## [Records from a spatial question set]
------------------------

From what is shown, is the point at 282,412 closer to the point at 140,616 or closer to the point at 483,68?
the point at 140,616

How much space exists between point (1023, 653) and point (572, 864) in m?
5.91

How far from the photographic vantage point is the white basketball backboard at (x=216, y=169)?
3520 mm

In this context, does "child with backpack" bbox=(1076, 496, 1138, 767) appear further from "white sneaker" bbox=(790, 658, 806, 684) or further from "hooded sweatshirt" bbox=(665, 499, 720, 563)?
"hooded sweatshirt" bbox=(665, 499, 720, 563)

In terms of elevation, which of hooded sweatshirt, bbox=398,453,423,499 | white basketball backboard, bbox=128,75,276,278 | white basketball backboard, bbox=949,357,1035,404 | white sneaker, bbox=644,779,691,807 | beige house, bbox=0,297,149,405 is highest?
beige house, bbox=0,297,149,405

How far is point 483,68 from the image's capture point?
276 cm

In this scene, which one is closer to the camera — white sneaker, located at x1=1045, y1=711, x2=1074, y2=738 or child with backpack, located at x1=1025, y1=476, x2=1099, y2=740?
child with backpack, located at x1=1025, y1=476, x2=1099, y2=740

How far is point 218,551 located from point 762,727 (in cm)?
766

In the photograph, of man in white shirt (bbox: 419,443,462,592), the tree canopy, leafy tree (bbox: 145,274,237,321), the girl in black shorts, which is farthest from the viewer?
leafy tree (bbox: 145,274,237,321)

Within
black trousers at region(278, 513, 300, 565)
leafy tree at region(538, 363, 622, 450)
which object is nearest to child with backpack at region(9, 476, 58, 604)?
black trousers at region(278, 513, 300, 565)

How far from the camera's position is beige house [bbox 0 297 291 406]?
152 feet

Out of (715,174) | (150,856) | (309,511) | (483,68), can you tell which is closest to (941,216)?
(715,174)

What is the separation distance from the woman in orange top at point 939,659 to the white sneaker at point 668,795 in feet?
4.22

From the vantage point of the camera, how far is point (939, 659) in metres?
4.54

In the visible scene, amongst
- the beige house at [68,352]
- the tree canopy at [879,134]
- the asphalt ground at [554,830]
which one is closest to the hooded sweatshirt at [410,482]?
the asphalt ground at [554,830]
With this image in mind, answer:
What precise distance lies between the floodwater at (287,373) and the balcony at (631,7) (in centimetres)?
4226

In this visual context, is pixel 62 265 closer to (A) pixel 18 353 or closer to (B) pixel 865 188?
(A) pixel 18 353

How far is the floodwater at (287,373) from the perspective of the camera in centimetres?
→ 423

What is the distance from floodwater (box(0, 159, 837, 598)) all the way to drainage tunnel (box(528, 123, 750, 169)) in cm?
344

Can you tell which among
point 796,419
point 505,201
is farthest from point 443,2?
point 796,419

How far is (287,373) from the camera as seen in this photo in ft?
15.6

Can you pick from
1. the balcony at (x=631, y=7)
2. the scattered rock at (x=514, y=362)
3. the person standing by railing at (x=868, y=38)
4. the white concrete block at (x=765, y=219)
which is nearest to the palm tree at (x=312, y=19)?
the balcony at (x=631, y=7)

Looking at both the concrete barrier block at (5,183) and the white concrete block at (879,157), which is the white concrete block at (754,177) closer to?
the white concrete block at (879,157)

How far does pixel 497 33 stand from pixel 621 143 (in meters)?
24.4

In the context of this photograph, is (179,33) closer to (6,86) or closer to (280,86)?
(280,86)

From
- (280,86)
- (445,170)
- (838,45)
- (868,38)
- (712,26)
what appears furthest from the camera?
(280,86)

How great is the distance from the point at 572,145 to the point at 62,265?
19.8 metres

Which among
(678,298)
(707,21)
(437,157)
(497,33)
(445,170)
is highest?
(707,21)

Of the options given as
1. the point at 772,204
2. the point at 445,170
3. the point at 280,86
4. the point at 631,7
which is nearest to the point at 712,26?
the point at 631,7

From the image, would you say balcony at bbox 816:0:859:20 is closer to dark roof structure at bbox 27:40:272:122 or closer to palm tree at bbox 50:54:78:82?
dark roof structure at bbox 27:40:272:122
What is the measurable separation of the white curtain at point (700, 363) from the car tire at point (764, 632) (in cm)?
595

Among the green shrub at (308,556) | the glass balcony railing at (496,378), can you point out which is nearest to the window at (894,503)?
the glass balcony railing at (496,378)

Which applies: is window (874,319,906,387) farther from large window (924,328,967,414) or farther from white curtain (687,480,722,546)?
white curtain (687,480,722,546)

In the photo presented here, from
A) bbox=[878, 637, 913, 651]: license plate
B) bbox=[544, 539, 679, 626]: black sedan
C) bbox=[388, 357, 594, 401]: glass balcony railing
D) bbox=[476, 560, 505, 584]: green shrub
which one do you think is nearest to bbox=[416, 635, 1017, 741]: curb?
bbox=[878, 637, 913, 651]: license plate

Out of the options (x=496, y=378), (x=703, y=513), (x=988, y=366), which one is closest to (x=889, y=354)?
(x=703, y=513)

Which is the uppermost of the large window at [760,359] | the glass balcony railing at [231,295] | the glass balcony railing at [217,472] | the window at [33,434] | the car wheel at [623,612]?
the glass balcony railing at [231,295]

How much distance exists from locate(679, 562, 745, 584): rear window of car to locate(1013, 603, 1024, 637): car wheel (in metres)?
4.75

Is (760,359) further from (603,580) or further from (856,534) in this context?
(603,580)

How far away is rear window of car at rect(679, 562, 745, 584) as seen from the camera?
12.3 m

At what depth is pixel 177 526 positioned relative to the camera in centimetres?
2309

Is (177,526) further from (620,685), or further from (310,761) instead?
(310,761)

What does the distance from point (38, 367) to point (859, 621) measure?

------------------------

## [WRITTEN EXERCISE]
Quote the material word for word, beginning at the line containing "How much distance" and running through the end of the material.

## [EXPECTED ANSWER]
How much distance exists from locate(679, 562, 745, 584): rear window of car to locate(1013, 603, 1024, 637): car wheel (in metres)?
4.75

Is (760,359) further from (603,580) or further from (856,534) in this context?
(603,580)

How far away is rear window of car at rect(679, 562, 745, 584) as seen from the camera?
12.3 m

At what depth is pixel 177 526 positioned relative to the camera in centimetres?
2309

Is (177,526) further from (620,685), or further from (310,761) instead?
(310,761)

What does the distance from point (38, 367) to point (859, 621) measure?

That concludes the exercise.